Sempre più padri italiani, sospettando una possibile infedeltà coniugale da parte della propria moglie/compagna, richiedono di fare un test genetico di accertamento di paternità. I dati in merito ai risultati ottenuti non sono per nulla confortanti: è emerso, infatti, che il 15% dei secondi figli ha un padre biologico diverso da quello legale; tale percentuale arriva addirittura a quota 25 nel caso di terzi figli. Insomma, per una fetta consistente di padri, non si è trattato di un mero sospetto infondato e basato sulla gelosia o sulla malafede, ma di un dubbio assolutamente legittimo.

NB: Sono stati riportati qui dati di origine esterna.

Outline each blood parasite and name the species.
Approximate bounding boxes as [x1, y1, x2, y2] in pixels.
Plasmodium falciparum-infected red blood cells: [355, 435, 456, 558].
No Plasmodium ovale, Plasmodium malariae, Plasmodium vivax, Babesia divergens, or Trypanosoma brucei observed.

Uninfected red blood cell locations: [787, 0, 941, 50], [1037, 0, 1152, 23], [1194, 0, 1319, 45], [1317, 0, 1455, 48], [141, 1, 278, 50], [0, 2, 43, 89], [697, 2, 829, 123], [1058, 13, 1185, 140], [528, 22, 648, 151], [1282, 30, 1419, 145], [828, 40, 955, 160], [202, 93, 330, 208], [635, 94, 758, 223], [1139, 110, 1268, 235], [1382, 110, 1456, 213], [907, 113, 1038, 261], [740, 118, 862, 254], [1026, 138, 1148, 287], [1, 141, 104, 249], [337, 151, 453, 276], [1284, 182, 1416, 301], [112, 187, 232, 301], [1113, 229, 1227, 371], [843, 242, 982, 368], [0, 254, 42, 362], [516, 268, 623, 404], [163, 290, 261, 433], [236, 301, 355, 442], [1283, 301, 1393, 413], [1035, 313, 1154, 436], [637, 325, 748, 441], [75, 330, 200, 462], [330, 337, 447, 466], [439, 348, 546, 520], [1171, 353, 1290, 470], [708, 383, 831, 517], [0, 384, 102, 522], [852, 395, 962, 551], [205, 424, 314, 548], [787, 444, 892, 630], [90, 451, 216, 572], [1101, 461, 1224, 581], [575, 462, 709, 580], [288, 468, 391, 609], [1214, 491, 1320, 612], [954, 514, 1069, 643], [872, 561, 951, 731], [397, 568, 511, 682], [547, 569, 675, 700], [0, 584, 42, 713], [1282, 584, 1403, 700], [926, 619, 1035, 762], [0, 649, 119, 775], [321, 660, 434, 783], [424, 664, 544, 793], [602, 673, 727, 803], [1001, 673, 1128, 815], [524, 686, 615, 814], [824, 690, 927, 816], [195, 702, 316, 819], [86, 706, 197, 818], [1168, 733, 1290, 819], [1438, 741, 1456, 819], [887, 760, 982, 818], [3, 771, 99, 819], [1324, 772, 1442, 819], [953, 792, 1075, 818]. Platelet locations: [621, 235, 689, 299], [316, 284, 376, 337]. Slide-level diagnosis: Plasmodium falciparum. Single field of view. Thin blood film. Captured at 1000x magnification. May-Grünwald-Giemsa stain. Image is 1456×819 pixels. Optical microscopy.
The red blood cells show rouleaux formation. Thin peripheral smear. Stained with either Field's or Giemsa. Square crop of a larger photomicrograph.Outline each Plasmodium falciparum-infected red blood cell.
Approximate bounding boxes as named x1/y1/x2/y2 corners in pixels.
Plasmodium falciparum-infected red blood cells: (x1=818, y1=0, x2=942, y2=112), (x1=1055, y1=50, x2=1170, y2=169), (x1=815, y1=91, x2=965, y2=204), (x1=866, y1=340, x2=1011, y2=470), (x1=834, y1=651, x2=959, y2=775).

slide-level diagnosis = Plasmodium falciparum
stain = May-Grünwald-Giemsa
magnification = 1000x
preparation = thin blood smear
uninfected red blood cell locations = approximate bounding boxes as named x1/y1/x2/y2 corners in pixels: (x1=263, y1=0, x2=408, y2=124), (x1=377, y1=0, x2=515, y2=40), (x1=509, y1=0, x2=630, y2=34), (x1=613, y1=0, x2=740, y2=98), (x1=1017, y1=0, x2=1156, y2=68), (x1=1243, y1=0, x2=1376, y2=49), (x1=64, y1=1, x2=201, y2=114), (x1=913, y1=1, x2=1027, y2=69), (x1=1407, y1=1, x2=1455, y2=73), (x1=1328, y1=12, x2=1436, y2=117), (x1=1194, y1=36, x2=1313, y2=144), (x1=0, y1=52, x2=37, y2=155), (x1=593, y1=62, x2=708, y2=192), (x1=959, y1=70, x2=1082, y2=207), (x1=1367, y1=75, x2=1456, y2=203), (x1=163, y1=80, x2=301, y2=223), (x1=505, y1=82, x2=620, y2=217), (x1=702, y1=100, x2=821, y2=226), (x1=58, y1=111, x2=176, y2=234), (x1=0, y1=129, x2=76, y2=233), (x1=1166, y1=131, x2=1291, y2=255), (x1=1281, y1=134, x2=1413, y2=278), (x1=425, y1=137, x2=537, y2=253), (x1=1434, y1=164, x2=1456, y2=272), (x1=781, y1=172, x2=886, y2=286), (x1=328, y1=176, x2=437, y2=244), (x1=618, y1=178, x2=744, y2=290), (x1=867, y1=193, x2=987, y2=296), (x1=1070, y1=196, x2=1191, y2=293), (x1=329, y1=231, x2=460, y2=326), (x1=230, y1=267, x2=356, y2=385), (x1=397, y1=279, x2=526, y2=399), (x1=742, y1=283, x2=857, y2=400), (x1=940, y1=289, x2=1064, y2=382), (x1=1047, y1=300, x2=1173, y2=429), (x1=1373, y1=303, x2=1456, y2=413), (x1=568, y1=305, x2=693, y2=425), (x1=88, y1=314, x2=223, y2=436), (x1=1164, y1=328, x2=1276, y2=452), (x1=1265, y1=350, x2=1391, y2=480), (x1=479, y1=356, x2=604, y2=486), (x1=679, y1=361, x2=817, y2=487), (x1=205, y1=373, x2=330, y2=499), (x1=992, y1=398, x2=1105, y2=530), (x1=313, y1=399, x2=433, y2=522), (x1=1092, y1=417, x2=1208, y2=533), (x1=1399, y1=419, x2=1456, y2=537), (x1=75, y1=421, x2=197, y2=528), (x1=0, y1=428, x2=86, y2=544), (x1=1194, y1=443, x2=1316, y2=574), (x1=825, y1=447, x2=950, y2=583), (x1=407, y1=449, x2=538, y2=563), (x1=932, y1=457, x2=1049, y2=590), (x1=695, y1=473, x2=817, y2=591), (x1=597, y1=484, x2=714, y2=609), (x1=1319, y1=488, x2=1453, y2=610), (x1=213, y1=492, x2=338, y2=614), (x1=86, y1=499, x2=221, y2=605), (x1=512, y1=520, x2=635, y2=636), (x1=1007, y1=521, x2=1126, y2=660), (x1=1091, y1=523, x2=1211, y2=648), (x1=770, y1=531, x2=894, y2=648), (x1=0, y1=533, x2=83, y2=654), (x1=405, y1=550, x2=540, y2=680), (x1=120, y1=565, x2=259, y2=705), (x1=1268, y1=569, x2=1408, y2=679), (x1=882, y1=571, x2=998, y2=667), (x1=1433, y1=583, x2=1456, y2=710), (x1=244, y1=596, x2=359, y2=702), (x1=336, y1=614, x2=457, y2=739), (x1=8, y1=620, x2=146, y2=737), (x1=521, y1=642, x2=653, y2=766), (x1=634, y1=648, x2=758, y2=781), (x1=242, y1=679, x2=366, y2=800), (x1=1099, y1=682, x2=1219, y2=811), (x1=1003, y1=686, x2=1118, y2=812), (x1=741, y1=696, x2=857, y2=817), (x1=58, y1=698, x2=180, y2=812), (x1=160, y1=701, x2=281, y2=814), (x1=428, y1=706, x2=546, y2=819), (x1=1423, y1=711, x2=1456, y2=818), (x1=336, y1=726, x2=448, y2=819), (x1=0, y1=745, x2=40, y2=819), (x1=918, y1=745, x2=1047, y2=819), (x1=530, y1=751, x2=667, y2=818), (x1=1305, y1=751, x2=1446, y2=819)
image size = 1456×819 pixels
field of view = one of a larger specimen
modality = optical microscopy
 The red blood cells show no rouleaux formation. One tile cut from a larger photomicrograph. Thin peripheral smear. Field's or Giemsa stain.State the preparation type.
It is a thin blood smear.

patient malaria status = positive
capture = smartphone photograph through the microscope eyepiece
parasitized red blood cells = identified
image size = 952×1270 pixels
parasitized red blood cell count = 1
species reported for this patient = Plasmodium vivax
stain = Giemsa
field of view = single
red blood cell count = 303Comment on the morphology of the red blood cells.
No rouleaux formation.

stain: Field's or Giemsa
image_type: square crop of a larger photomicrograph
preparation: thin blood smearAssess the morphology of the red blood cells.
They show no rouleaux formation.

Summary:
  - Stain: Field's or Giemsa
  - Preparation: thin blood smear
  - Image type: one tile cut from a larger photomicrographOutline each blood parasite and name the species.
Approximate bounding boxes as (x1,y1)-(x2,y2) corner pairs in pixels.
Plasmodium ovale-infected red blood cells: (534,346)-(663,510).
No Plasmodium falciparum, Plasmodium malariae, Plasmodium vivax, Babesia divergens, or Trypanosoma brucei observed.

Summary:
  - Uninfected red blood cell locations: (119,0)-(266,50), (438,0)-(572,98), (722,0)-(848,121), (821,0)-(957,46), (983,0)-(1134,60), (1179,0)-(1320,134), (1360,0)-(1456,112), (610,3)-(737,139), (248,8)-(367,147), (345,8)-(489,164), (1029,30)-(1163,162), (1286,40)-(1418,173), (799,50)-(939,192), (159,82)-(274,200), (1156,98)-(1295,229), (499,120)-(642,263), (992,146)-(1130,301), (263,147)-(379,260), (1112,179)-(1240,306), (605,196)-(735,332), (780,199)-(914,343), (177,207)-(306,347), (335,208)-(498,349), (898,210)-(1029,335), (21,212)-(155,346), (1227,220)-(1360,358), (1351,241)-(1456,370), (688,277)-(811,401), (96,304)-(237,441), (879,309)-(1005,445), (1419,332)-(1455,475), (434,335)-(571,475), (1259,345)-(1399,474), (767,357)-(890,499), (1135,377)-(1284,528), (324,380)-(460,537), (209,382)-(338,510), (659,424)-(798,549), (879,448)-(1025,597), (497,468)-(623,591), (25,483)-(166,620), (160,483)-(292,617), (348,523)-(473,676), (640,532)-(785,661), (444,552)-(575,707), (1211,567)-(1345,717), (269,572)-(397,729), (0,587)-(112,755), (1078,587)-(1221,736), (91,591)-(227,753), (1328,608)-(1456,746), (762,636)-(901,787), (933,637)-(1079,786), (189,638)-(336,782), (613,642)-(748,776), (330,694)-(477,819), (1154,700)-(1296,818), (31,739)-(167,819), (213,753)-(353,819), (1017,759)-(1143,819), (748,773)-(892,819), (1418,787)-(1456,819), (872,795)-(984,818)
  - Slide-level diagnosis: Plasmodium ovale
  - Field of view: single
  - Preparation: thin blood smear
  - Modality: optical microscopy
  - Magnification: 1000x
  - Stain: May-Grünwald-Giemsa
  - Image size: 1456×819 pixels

Di conseguenza si sono anche snellite le procedure di disconoscimento della paternità.
I dati registrati dal centro studi dell’Associazione avvocati matrimonialisti italiani (Ami) parlano chiaro: negli ultimi 6 anni sono aumentate in maniera significativa le richieste di accertamento della paternità, tramite il ricorso a test genetici appositi. D’altra parte, come sottolinea l’avvocato Ettore Gassani, presidente dell’Ami, contestualmente alle analisi di laboratorio è aumentata anche in maniera considerevole (circa del 30%) la vendita sul web di kit domestici per l’accertamento della paternità.
Snellimento delle procedure per il disconoscimento di paternità
Da un punto di vista legislativo, come già accennato, dal 2012 è entrata in vigore una norma atta a semplificare le procedure per il disconoscimento di paternità in nome del principio di verità. A questo punto una domanda nasce spontanea: è possibile che siano aumentati i tradimenti a causa delle nuove opportunità di incontro offerte dai social network?
Il test genetico per l’accertamento della paternità
Il test genetico per l’accertamento della paternità non è un esame invasivo, ma consiste in un semplice prelievo di sangue, da cui verrà in seguito estratto un campione biologico di DNA. Quindi si procederà con una fase di confronto dei 2 Dna (del padre e del presunto figlio), al fine di rilevare se l’uno deriva dall’altro oppure no.
Le nuove tecnologie consentono di effettuare questo test anche quando il figlio è ancora nel ventre materno; in questo caso si preleva un campione di sangue alla gestante. Quest’ultimo, infatti, contiene in sé il materiale genetico del feto. Successivamente si procede come precedentemente descritto.